The use of plants or plant-derived pure chemicals to treat disease is a therapeutic modality, which has stood the test of time. Indeed today many pharmacological classes of drugs include a natural product prototype. Aspirin, atropine, ephedrine, digoxin, morphine, quinine, reserpine, tubocurarine and artimesinin are a few examples of medicines, which were originally discovered through the study of traditional cures and folk knowledge of indigenous people. Some active principles have limited application in modern therapeutics but are invaluable as pharmacological "tools" for evaluating the mode of action of other drugs or investigation of basic physiological function.
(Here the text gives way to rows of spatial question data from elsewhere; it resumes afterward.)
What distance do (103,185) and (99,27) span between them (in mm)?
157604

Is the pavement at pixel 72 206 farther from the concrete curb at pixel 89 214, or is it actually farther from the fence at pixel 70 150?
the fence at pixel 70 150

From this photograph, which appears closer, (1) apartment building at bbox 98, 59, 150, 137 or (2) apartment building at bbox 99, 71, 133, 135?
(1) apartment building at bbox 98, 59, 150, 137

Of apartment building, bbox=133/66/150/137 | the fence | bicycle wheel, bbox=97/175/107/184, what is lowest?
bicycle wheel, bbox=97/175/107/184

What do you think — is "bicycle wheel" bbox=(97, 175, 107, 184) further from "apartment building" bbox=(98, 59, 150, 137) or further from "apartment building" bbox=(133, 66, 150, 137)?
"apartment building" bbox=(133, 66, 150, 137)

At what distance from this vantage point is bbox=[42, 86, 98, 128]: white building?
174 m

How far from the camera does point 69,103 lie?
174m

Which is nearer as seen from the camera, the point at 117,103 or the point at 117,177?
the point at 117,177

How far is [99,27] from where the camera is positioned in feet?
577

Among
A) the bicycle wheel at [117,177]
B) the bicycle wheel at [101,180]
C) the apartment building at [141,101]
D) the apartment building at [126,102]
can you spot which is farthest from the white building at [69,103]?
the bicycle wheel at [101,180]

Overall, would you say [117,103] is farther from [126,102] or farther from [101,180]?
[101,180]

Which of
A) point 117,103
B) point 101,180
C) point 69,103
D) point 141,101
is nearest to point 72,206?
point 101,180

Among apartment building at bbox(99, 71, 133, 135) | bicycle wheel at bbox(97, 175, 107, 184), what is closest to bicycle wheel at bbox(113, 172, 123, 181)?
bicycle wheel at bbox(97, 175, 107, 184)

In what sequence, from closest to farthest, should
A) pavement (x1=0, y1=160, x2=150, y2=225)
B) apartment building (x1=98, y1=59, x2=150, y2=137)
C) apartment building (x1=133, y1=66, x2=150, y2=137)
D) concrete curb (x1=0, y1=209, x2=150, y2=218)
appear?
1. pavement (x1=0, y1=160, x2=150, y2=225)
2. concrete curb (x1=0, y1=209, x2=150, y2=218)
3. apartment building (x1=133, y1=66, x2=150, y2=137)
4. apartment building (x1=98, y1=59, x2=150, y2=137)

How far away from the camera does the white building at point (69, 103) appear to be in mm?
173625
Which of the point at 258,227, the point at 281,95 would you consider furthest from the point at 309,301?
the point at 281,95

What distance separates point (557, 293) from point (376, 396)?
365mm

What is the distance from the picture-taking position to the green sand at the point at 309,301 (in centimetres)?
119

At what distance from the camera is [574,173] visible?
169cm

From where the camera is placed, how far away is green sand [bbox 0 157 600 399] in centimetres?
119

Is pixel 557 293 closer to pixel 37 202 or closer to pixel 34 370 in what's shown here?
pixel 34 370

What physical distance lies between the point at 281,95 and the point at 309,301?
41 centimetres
Some examples are atropine, muscarine, nicotine, cocaine, reserpine, yohimbine and himbacine. There is a revival of interest in the use of medicinal plants in their crude form (botanicals) at a global level, a revival which is so dramatic that the annual sale of herbal products exceeds 100 billion dollars. The conventional medicine is now beginning to accept the use of botanicals once they are scientifically validated. Ispaghula, Garlic, Ginseng, Ginger, Ginkgo, St. John's Wort, and Saw palmetto are a few examples of botanicals which are gaining popularity amongst modern physicians and this trend is likely to grow partly due to high cost involved in the development of patentable chemical drugs. There is growing evidence to show that medicinal plants contain synergistic and/or side-effects neutralizing combinations. Ethnopharmacology has already played important role in the development of modern medicine and will play more effective role in the years to come. A team work of botanists, pharmacologists, physicians and chemists is essential for the fruitful outcome on medicinal plants research and such forums provides platform to interact and develop multi-disciplinary research collaboration.